[Problem description] Using the exact wording, repeat every line of the material.

[Data supplied]
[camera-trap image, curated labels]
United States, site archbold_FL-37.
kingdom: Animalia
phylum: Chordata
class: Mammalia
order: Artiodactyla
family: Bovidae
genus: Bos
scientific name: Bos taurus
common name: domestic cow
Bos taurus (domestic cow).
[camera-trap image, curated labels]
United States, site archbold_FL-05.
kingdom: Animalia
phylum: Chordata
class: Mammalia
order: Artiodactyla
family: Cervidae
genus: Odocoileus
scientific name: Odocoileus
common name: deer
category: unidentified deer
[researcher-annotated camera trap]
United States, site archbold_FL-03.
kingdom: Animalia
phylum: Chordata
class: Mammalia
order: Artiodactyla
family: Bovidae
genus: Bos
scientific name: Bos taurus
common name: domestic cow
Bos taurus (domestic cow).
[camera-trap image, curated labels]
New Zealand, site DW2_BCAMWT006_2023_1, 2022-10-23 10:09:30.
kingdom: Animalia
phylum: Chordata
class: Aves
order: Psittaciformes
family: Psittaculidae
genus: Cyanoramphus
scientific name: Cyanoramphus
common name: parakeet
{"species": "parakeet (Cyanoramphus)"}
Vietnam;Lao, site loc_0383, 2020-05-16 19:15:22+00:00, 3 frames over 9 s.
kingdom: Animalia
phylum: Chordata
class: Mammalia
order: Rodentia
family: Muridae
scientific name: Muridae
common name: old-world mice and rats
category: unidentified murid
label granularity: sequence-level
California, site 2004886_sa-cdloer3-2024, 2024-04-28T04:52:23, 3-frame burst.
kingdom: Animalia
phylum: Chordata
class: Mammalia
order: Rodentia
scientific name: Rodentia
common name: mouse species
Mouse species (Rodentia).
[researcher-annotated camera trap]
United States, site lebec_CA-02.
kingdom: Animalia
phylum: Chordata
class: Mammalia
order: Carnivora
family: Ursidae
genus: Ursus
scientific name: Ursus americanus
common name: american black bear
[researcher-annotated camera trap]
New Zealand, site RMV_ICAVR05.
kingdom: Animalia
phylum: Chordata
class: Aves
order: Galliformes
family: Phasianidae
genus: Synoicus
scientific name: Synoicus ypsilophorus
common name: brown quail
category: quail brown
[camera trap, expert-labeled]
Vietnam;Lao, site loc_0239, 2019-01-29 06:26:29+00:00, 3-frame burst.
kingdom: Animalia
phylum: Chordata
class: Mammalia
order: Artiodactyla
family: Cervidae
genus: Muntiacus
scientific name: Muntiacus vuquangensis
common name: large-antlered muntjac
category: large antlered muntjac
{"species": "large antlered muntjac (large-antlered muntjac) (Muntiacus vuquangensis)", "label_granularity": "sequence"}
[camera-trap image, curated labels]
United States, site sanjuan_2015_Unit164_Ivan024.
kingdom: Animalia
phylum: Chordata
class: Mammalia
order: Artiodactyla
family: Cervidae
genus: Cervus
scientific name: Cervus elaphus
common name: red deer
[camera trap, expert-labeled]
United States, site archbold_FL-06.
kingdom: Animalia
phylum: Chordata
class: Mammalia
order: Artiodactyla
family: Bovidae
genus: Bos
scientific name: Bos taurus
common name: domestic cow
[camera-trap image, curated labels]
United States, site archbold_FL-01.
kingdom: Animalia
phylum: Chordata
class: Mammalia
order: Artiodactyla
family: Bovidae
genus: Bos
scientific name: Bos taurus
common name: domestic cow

[Task response]
[camera-trap image, curated labels]
United States, site archbold_FL-37.
kingdom: Animalia
phylum: Chordata
class: Mammalia
order: Artiodactyla
family: Bovidae
genus: Bos
scientific name: Bos taurus
common name: domestic cow
Bos taurus (domestic cow).
[camera-trap image, curated labels]
United States, site archbold_FL-05.
kingdom: Animalia
phylum: Chordata
class: Mammalia
order: Artiodactyla
family: Cervidae
genus: Odocoileus
scientific name: Odocoileus
common name: deer
category: unidentified deer
[researcher-annotated camera trap]
United States, site archbold_FL-03.
kingdom: Animalia
phylum: Chordata
class: Mammalia
order: Artiodactyla
family: Bovidae
genus: Bos
scientific name: Bos taurus
common name: domestic cow
Bos taurus (domestic cow).
[camera-trap image, curated labels]
New Zealand, site DW2_BCAMWT006_2023_1, 2022-10-23 10:09:30.
kingdom: Animalia
phylum: Chordata
class: Aves
order: Psittaciformes
family: Psittaculidae
genus: Cyanoramphus
scientific name: Cyanoramphus
common name: parakeet
{"species": "parakeet (Cyanoramphus)"}
Vietnam;Lao, site loc_0383, 2020-05-16 19:15:22+00:00, 3 frames over 9 s.
kingdom: Animalia
phylum: Chordata
class: Mammalia
order: Rodentia
family: Muridae
scientific name: Muridae
common name: old-world mice and rats
category: unidentified murid
label granularity: sequence-level
California, site 2004886_sa-cdloer3-2024, 2024-04-28T04:52:23, 3-frame burst.
kingdom: Animalia
phylum: Chordata
class: Mammalia
order: Rodentia
scientific name: Rodentia
common name: mouse species
Mouse species (Rodentia).
[researcher-annotated camera trap]
United States, site lebec_CA-02.
kingdom: Animalia
phylum: Chordata
class: Mammalia
order: Carnivora
family: Ursidae
genus: Ursus
scientific name: Ursus americanus
common name: american black bear
[researcher-annotated camera trap]
New Zealand, site RMV_ICAVR05.
kingdom: Animalia
phylum: Chordata
class: Aves
order: Galliformes
family: Phasianidae
genus: Synoicus
scientific name: Synoicus ypsilophorus
common name: brown quail
category: quail brown
[camera trap, expert-labeled]
Vietnam;Lao, site loc_0239, 2019-01-29 06:26:29+00:00, 3-frame burst.
kingdom: Animalia
phylum: Chordata
class: Mammalia
order: Artiodactyla
family: Cervidae
genus: Muntiacus
scientific name: Muntiacus vuquangensis
common name: large-antlered muntjac
category: large antlered muntjac
{"species": "large antlered muntjac (large-antlered muntjac) (Muntiacus vuquangensis)", "label_granularity": "sequence"}
[camera-trap image, curated labels]
United States, site sanjuan_2015_Unit164_Ivan024.
kingdom: Animalia
phylum: Chordata
class: Mammalia
order: Artiodactyla
family: Cervidae
genus: Cervus
scientific name: Cervus elaphus
common name: red deer
[camera trap, expert-labeled]
United States, site archbold_FL-06.
kingdom: Animalia
phylum: Chordata
class: Mammalia
order: Artiodactyla
family: Bovidae
genus: Bos
scientific name: Bos taurus
common name: domestic cow
[camera-trap image, curated labels]
United States, site archbold_FL-01.
kingdom: Animalia
phylum: Chordata
class: Mammalia
order: Artiodactyla
family: Bovidae
genus: Bos
scientific name: Bos taurus
common name: domestic cow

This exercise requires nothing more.